▸ **To do**: Find "What is the measurable" in the material below, then copy that line and every subsequent line to the end, exactly.

▸ **Material to process**:
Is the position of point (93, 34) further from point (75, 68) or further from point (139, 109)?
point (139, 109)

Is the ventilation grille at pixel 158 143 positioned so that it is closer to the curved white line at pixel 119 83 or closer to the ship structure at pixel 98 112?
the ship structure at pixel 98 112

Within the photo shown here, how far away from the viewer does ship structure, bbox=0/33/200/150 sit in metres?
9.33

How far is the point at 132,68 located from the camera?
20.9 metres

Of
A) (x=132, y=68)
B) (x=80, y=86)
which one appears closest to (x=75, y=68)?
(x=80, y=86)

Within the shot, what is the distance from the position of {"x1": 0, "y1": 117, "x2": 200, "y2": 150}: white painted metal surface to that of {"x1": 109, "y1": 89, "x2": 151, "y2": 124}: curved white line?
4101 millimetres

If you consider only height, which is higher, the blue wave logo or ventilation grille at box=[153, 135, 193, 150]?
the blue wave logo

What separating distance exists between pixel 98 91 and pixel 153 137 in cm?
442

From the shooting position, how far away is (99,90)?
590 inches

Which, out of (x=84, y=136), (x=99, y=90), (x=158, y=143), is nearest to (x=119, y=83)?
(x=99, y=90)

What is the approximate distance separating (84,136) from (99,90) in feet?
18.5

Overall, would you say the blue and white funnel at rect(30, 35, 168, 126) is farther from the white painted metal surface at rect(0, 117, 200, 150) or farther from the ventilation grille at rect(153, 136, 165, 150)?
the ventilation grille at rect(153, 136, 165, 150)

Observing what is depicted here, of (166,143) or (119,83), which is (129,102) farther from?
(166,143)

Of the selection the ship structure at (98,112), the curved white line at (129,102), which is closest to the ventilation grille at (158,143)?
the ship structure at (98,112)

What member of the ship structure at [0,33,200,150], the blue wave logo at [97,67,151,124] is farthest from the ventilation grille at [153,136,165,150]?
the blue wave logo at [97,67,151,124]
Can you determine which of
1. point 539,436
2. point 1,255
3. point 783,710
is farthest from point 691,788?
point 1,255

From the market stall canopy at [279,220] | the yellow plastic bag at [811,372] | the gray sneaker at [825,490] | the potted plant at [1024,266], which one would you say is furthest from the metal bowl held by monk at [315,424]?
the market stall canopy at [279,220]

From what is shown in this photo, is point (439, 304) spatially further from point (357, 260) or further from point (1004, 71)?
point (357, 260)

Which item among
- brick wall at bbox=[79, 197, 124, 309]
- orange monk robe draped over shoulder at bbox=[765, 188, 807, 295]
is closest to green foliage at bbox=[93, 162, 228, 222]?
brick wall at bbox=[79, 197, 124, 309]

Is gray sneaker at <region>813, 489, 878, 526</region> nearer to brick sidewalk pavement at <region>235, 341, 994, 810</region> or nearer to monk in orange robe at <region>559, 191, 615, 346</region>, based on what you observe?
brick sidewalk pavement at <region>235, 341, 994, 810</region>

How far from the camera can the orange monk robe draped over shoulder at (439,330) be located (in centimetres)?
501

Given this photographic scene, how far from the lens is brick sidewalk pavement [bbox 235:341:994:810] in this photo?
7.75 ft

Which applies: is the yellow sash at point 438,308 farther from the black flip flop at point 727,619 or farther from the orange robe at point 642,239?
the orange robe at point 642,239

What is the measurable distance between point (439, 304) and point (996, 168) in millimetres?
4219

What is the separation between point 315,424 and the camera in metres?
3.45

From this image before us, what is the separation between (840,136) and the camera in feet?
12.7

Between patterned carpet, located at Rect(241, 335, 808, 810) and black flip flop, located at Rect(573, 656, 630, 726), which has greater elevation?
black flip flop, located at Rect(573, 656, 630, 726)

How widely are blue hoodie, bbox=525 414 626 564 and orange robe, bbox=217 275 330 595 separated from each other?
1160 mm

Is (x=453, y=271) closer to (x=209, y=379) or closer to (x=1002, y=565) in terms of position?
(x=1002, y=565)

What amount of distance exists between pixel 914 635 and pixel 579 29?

▸ **Exercise solution**:
What is the measurable distance between point (439, 304) and point (996, 168) in millimetres?
4219

What is the separation between point 315,424 and the camera in metres?
3.45

From this image before us, what is the separation between (840,136) and the camera in feet?
12.7

Between patterned carpet, located at Rect(241, 335, 808, 810) and black flip flop, located at Rect(573, 656, 630, 726), which has greater elevation?
black flip flop, located at Rect(573, 656, 630, 726)

How widely are blue hoodie, bbox=525 414 626 564 and orange robe, bbox=217 275 330 595 separated from each other?
1160 mm

Is (x=453, y=271) closer to (x=209, y=379) or closer to (x=1002, y=565) in terms of position?
(x=1002, y=565)

What amount of distance exists between pixel 914 635 and pixel 579 29?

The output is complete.